# Best Time To Lease ???



## thehaviet (Apr 26, 2016)

Hi guys, 

Wondering when is typically the best times of year to lease a BMW? 

Does it varies by models, market conditions, etc.?

Interested in the NEW 5 series and want to keep an eye out for possible great lease deals during the year.

Thanks.


----------



## rkinra (Dec 4, 2006)

thehaviet said:


> Hi guys,
> 
> Wondering when is typically the best times of year to lease a BMW?
> 
> ...


Typically Nov / Dec, but deals can also be had in Aug/Sept for outgoing MY.


----------



## thehaviet (Apr 26, 2016)

Thanks. Browsing some old threads, it seems like Black Friday and End of Dec are where the best deals can be found?

Is there a good website where you can keep track of BMW deals? Discounts off MRSP, Cash Incentives/Rebates, MF, RV, etc.?


----------



## jjrandorin (May 8, 2013)

thehaviet said:


> Thanks. Browsing some old threads, it seems like Black Friday and End of Dec are where the best deals can be found?
> 
> Is there a good website where you can keep track of BMW deals? Discounts off MRSP, Cash Incentives/Rebates, MF, RV, etc.?


Other than this one? Incentives are on BMW USA website (factory to consumer). There is no reliable way of finding factory to dealer cash, other than having a good relationship with a CA and asking them to let you know when they have an incredible deal on something you are looking for (or just looking at various websites and noticing when most dealers start advertising a bunch off MSRP).

*-*-*

GIVEN TASK A » Can you reproduce the forum thread on the best time of year to lease a BMW, word for word and in full?

RECORDS TO USE »
*-*-*

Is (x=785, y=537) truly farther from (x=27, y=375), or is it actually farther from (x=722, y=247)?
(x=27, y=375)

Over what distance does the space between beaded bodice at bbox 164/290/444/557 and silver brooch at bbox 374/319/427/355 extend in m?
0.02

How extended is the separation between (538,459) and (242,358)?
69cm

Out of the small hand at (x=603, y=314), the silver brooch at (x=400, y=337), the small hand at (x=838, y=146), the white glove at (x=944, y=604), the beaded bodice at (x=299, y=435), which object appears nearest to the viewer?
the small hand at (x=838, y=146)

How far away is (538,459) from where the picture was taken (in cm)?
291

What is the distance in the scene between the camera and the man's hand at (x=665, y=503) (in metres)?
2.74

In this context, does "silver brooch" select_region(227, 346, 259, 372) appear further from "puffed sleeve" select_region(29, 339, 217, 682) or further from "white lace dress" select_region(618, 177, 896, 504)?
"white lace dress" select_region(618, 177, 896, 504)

*-*-*

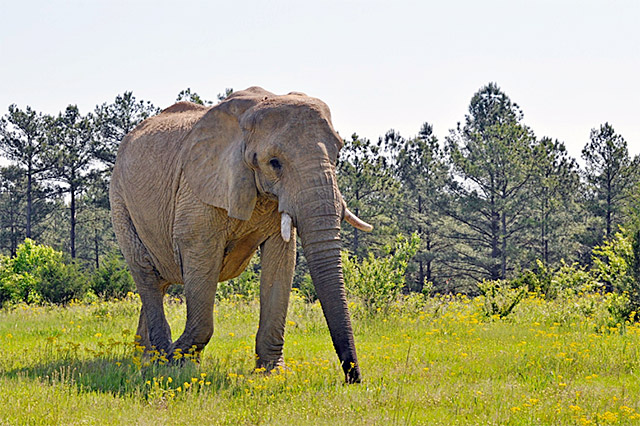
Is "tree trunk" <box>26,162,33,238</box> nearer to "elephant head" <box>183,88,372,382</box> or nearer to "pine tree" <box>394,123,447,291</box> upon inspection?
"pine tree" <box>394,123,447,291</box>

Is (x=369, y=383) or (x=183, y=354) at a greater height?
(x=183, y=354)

*-*-*

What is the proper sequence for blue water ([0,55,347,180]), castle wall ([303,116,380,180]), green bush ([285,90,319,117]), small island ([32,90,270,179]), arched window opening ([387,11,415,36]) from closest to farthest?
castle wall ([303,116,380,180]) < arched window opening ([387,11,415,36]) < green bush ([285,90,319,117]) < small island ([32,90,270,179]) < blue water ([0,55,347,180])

*-*-*

GIVEN TASK B » Can you turn the part of the listing that opens with the line containing "What is the proper" and closes with the line containing "castle wall ([303,116,380,180]) <", both included, into a Markdown table with the columns Row and Listing line, leaving out blank lines?

FULL RESPONSE A »
# Best Time To Lease ???



## thehaviet (Apr 26, 2016)

Hi guys, 

Wondering when is typically the best times of year to lease a BMW? 

Does it varies by models, market conditions, etc.?

Interested in the NEW 5 series and want to keep an eye out for possible great lease deals during the year.

Thanks.


----------



## rkinra (Dec 4, 2006)

thehaviet said:


> Hi guys,
> 
> Wondering when is typically the best times of year to lease a BMW?
> 
> ...


Typically Nov / Dec, but deals can also be had in Aug/Sept for outgoing MY.


----------



## thehaviet (Apr 26, 2016)

Thanks. Browsing some old threads, it seems like Black Friday and End of Dec are where the best deals can be found?

Is there a good website where you can keep track of BMW deals? Discounts off MRSP, Cash Incentives/Rebates, MF, RV, etc.?


----------



## jjrandorin (May 8, 2013)

thehaviet said:


> Thanks. Browsing some old threads, it seems like Black Friday and End of Dec are where the best deals can be found?
> 
> Is there a good website where you can keep track of BMW deals? Discounts off MRSP, Cash Incentives/Rebates, MF, RV, etc.?


Other than this one? Incentives are on BMW USA website (factory to consumer). There is no reliable way of finding factory to dealer cash, other than having a good relationship with a CA and asking them to let you know when they have an incredible deal on something you are looking for (or just looking at various websites and noticing when most dealers start advertising a bunch off MSRP).

FULL RESPONSE B »
| Row | Listing line |
|---|---|
| 1 | What is the proper sequence for blue water ([0,55,347,180]), castle wall ([303,116,380,180]), green bush ([285,90,319,117]), small island ([32,90,270,179]), arched window opening ([387,11,415,36]) from closest to farthest? |
| 2 | castle wall ([303,116,380,180]) < arched window opening ([387,11,415,36]) < green bush ([285,90,319,117]) < small island ([32,90,270,179]) < blue water ([0,55,347,180]) |